## TRY IT
Among the entries below, find all lines that include "resting" and copy them.
== Segment start ==
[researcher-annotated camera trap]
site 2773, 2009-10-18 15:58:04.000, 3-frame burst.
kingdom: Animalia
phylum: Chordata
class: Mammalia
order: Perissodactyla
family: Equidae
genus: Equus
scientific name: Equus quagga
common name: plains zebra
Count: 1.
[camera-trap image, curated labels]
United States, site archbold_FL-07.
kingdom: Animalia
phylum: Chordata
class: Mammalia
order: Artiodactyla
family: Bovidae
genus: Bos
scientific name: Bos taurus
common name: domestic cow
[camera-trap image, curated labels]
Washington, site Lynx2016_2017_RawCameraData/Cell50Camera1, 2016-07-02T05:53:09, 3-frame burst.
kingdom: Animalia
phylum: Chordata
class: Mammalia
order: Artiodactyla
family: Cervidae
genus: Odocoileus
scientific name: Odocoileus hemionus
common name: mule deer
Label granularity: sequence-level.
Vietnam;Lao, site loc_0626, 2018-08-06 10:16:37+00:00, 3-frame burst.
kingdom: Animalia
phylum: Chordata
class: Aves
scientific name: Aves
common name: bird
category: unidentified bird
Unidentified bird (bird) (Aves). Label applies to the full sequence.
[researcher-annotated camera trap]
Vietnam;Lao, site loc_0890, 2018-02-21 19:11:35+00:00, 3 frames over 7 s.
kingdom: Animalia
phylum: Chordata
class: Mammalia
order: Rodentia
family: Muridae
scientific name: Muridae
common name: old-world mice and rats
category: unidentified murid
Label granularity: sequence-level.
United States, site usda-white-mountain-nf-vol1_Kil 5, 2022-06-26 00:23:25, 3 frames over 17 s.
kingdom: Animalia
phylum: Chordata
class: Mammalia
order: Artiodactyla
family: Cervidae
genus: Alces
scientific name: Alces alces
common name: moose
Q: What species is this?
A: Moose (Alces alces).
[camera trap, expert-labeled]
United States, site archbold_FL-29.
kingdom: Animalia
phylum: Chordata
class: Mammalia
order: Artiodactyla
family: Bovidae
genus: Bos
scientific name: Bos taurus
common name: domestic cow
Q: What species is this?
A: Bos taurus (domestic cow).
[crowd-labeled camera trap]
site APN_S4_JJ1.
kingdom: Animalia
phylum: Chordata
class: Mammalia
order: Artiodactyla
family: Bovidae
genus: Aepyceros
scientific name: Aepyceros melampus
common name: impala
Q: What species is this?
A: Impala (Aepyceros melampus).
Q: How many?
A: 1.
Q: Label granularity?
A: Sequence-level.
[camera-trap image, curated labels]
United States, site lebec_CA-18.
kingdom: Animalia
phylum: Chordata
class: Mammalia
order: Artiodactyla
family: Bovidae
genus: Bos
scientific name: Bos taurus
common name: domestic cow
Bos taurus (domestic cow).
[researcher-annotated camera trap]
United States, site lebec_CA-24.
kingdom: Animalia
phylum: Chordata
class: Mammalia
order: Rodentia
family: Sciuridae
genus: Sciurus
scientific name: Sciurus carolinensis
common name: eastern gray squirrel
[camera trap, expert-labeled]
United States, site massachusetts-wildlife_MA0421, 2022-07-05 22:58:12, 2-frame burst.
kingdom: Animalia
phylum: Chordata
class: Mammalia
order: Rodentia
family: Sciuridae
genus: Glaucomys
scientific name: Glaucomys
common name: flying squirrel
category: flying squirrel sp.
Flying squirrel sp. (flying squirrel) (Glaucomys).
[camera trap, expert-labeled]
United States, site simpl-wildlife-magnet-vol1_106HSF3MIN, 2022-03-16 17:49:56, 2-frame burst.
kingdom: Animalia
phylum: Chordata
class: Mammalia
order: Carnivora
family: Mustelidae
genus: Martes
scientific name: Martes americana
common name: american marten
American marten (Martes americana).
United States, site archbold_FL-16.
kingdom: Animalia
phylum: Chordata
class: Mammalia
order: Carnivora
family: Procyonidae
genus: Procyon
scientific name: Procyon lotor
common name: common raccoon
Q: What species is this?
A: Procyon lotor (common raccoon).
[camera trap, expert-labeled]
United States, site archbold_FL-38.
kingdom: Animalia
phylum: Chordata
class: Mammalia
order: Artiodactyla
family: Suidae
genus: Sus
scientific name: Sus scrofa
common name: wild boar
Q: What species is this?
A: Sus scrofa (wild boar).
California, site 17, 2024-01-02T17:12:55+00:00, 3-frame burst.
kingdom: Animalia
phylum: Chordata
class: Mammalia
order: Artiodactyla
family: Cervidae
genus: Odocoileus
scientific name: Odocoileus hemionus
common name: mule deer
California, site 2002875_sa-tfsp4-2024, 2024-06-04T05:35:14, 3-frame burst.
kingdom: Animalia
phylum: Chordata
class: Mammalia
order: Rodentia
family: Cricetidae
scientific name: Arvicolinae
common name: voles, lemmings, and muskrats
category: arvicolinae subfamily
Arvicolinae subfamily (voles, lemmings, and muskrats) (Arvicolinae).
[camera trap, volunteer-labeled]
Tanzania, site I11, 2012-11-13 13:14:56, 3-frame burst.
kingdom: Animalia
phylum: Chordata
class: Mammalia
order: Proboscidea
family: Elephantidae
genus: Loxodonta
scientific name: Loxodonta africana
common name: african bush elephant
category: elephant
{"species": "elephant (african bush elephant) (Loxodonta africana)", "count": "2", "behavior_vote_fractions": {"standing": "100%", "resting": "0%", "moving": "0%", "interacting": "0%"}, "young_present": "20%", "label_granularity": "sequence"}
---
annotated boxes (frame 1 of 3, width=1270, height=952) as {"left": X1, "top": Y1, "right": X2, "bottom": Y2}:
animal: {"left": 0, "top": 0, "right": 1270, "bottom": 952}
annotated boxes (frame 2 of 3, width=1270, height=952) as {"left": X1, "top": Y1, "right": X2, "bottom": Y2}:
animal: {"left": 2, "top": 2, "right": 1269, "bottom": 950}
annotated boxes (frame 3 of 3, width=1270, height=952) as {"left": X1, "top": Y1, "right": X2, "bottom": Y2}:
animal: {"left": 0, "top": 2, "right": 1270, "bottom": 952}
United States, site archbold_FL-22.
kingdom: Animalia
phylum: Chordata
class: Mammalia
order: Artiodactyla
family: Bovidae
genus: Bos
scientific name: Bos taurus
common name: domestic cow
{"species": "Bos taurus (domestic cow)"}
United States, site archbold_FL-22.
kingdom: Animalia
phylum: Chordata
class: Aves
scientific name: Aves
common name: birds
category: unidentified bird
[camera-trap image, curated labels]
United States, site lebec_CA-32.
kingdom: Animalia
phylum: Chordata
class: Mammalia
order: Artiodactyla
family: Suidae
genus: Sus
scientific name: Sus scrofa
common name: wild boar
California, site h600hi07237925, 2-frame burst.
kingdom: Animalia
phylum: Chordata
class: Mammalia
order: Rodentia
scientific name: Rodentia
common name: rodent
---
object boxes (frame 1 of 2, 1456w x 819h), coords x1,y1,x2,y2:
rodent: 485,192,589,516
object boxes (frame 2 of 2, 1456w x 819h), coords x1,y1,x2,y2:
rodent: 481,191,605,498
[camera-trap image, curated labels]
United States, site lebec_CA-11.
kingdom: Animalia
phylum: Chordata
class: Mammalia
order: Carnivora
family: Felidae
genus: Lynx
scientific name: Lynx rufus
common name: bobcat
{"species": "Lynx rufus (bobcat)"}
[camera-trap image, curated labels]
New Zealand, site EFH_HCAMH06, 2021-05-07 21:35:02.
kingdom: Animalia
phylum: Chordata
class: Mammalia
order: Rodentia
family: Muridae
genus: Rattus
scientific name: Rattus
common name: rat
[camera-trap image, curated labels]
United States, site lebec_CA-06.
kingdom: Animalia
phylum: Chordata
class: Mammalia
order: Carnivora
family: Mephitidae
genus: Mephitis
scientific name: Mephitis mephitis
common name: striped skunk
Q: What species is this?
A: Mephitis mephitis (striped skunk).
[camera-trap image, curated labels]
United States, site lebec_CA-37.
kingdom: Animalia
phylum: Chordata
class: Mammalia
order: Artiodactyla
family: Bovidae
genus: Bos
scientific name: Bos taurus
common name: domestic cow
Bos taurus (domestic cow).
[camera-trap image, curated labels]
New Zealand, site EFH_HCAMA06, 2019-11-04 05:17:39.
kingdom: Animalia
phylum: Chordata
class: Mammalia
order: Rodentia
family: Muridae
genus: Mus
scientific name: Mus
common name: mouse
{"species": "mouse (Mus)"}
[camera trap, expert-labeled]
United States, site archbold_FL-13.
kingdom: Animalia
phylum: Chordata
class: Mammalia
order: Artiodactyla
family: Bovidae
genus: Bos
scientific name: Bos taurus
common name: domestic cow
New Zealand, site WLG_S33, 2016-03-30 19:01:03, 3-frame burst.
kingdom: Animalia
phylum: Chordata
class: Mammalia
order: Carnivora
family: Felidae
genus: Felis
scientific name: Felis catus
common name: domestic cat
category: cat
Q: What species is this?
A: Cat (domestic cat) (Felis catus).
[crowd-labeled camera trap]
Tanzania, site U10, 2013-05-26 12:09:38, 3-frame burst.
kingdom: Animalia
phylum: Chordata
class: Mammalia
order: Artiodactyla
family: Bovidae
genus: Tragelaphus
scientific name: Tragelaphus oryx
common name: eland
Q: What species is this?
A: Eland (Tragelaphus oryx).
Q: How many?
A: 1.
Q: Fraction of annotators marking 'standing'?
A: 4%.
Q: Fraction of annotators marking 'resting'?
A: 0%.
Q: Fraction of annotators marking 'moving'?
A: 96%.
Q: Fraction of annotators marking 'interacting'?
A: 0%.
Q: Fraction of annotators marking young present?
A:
== Segment end ==
## TASK SOLUTION
{"species": "elephant (african bush elephant) (Loxodonta africana)", "count": "2", "behavior_vote_fractions": {"standing": "100%", "resting": "0%", "moving": "0%", "interacting": "0%"}, "young_present": "20%", "label_granularity": "sequence"}
Q: Fraction of annotators marking 'resting'?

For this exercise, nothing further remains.